Hi. Is there any possibility to extract info from ...
# troubleshooting
m
Hi. Is there any possibility to extract info from xml files. Has anyone done it before? Haven’t seen any tap for that. Thank you ☺️
b
Yes, it is possible. I do know of one, tap-stackoverflow-sampledata , but I bet there are more out there. The XML layout is fixed for specific files and the xml layout it pulls from seems more of an edge case but might give you some ideas to start with. There is also tap-universal-file which is another one to check out.
m
Yeah, I saw the stackoverflow one. Just hoping I did not have to do a custom tap though. Will look into the universal file one. Thank you 🙏
Another idea was running another software before meltano, to transform the xml to json. Is there any way I can run system commands from meltano.yml?

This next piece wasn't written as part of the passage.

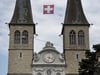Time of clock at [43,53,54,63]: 3:32
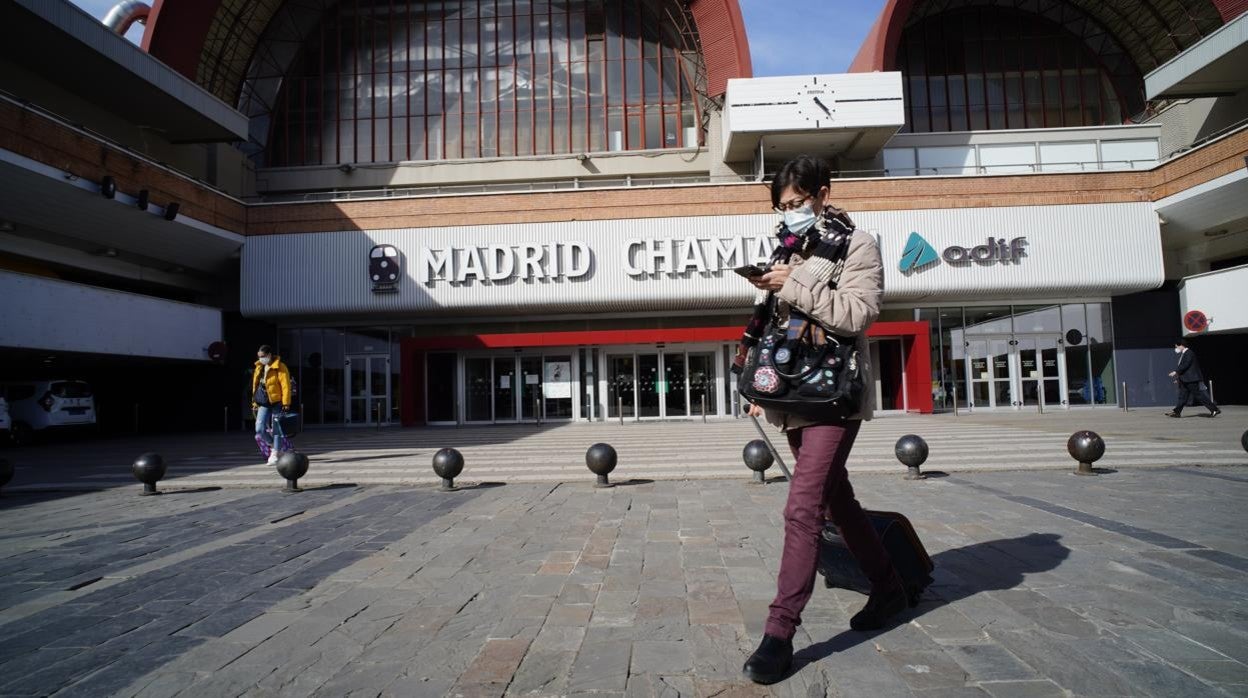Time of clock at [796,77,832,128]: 4:23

Hi again, I got the transformation from XML to JSON right before running Meltano. I was checking there are not a lot of options to extract data from JSON. One of them is
tap-file
from
airbyte
(which I could not get it to work due to Docker in Docker) and the
tap-universal-file
(which is throwing a very strange issue). Does anybody know any other alternative? Thank you,
v
tap-universal-file
is pretty new could you share what you're hitting? I could start a different thread about it
u
also
tap-spreadsheets-anywhere
can read json or jsonl. Checkout the examples on the hub https://hub.meltano.com/extractors/tap-spreadsheets-anywhere#common-config-examples
u
Also if you need to run the first transformation step in a meltano schedule then a hack is to execute it as a command pointing to a python/bash script off another plugin https://meltano.slack.com/archives/C01TCRBBJD7/p1685613727607619. I also wonder if you could register a dummy plugin and add commands 🤔
u
Copy code
utilities:
  - name: py_script
    namespace: py_script
    commands:
      test:
        executable: python
        args: my_script.py
This would work like
meltano install utility py_script
then
meltano invoke py_script:test
. Or in your case
meltano run py_script:xml_to_json tap-x target-y
u
I just wrote up a little section in the docs to describe this https://github.com/meltano/meltano/pull/7911
m
Thank you both!